I can try to enable the --diag:/home/runner/work/_temp/TestResults/logs/log.txt, but I am afraid that I am unable to download from GitHub (for instance, detailed logs cannot be donwloaded due to size - another bug on the GitHub platform) ..

Update: the --diag switch did not look like it provided any additional content.

nohwnd commented 1 day ago

you should be able to upload them as artifacts . I also had better luck clicking the cog wheel and selecting "see raw logs" which opens the whole giant log in browser, which takes some time to load it, but then searches it just fine.

your upload needs to be set to contine after previous step fails btw. (mine was not of course, so I don't have the logs yet)

gimlichael commented 1 day ago

you should be able to upload them as artifacts . I also had better luck clicking the cog wheel and selecting "see raw logs" which opens the whole giant log in browser, which takes some time to load it, but then searches it just fine.

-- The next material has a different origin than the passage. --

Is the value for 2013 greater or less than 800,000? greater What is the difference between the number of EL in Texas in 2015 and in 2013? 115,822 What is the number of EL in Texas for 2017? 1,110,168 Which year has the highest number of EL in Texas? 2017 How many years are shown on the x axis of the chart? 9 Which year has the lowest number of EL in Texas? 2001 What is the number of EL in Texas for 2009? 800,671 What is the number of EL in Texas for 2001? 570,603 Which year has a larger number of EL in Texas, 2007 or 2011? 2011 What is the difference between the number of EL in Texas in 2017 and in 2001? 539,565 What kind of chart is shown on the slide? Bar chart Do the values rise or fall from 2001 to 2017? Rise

your upload needs to be set to contine after previous step fails btw. (mine was not of course, so I don't have the logs yet)

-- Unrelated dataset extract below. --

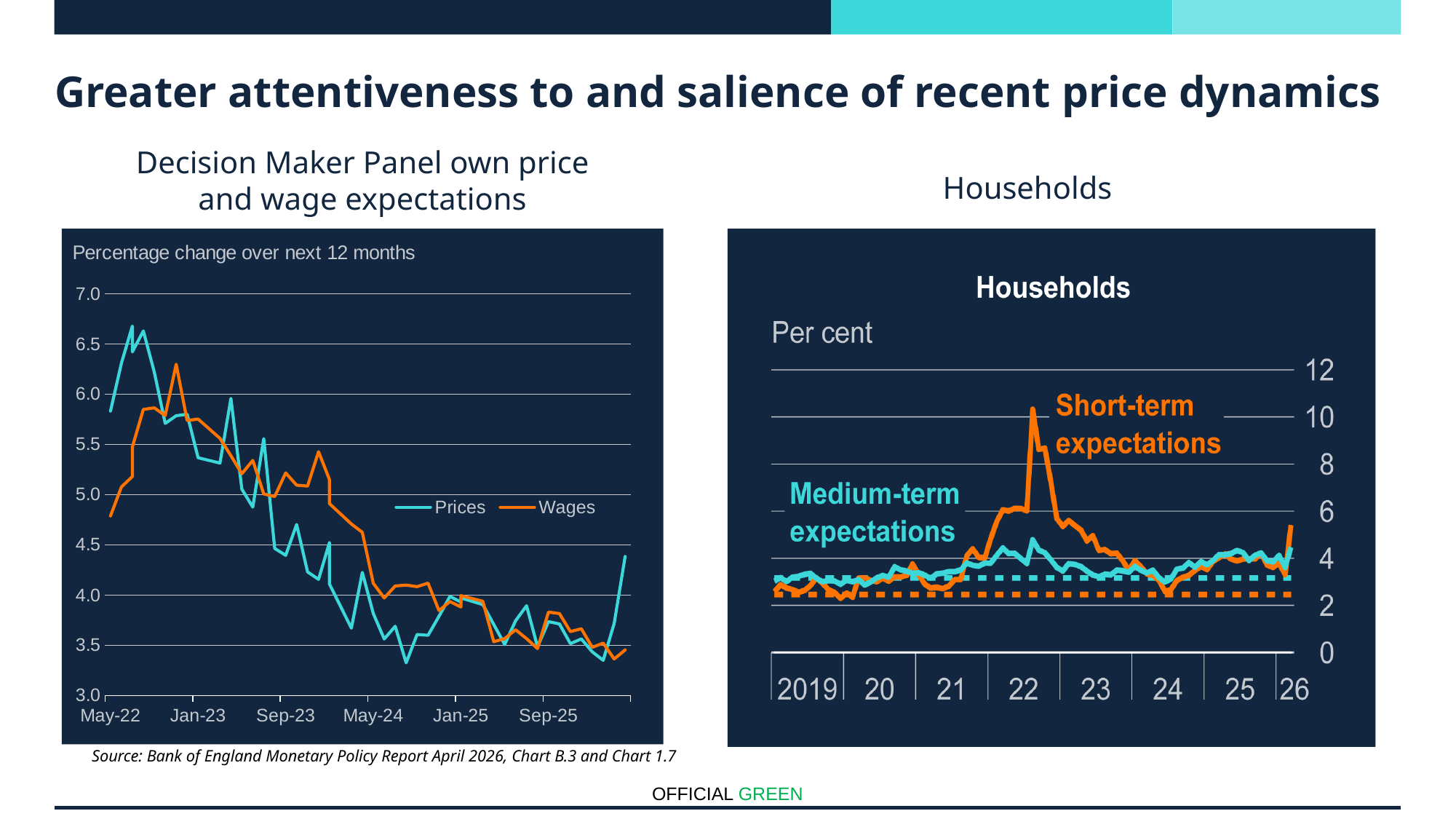
What kind of chart is the Households chart on the right? line chart In the Households chart on the right, what are the two series labelled? Short-term expectations and Medium-term expectations How many series does the legend of the left chart (Decision Maker Panel own price and wage expectations) list? 2 In the left chart (Decision Maker Panel own price and wage expectations), do the Prices and Wages series generally rise or fall between May-22 and Sep-25? fall In the Households chart on the right, is the peak of the Medium-term expectations series greater or less than 6 per cent? less What kind of chart is the Decision Maker Panel own price and wage expectations chart on the left? line chart In the Households chart on the right, which series reaches the higher peak, Short-term expectations or Medium-term expectations? Short-term expectations In the left chart (Decision Maker Panel own price and wage expectations), is the peak value of the Prices series greater or less than 6.5? greater In the Households chart on the right, is the peak of the Short-term expectations series greater or less than 8 per cent? greater What are the two series named in the legend of the left chart (Decision Maker Panel own price and wage expectations)? Prices and Wages In the left chart (Decision Maker Panel own price and wage expectations), which series reaches the higher peak, Prices or Wages? Prices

I have tweaked it further, though I doubt it will make any changes, as I already put failfast; false (hence, everything is a success). I will download the full log as suggested ans ZIP it.

job-logs.zip

gimlichael commented 1 day ago

After a little dicking around, it looks like I need to use always() as per https://docs.github.com/en/actions/writing-workflows/choosing-what-your-workflow-does/evaluate-expressions-in-workflows-and-actions#always .. I leave it here for others to be inspired by.

Here are the logs you requested: logs.zip

nohwnd commented 1 day ago

Thanks for the tip, I was struggling with that as well.